Antes do jogo, porém, as coisas não foram fáceis. Com as ausências do lateral-direito Flávio, dos volantes Leo Salino e Jailton, suspensos, e do meia Michel Cury, lesionado, o técnico Moacir Júnior colocou em campo uma equipe modificada. Com a entrada de Fabrício Soares, o Tupi atuou com três zagueiros, com Henrique e Michel fazendo as alas. No meio-campo, chances para George, Paulinho e Ulisses. Quando a bola rolou, o jogo começou morno. O primeiro bom lance foi do Dragão. Aos 11, o lateral-direito Carlos Alberto fez boa cobrança de falta pela esquerda, mas parou na boa intervenção do goleiro Rodrigo, que fechava o gol Carijó. Com o passar do tempo, Tupi parecia se entrosar em campo e equilibrava a partida. Não demorou muito para a estratégia dos contra-ataques dar resultados. Aos 18, o meia Ulisses lançou Henrique pela direita. O lateral dominou, cortou a zaga adversária e bateu cruzado, de canhota, abriu o placar para os juiz-foranos.

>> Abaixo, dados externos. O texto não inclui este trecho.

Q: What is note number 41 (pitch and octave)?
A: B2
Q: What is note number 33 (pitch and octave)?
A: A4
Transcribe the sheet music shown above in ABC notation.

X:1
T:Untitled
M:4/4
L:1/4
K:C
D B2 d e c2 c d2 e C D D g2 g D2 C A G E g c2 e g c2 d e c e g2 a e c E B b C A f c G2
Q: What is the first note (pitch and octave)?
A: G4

O gol trouxe tranquilidade para a equipe. Bem posicionado no setor defensivo, contando também com as intervenções seguras de Rodrigo, o Carijó cadenciava a partida e teve a chance de ampliar o marcador, aos 38. Henrique cobrou falta na área, e a bola sobrou para o volante George, dentro da área, fuzilar à queima-roupa. Boa defesa do goleiro Rafael Barrios.
A temática se manteve no segundo tempo. Com três atacantes, o América veio para o tudo ou nada. Mas o Tupi não perdeu o controle do jogo em momento algum. Encaixando bons contragolpes, o segundo gol parecia questão do tempo. E ele aconteceu, novamente com Henrique. Aos 29, Allan lançou o lateral que se livrou da marcação e tocou rasteiro, na saída do goleiro. Com a vitória nas mãos, faltava o artilheiro Ademilson, que não poderia passar em branco. Aos 37, o atacante recebeu a bola, bateu cruzado e acabou com qualquer ambição adversária. Nem mesmo o gol de Diego Faria, aos 44, em cobrança de pênalti, esfriou a festa do Carijó, que vai dormir no G4, e embalou de vez no Mineiro, após três vitórias consecutivas.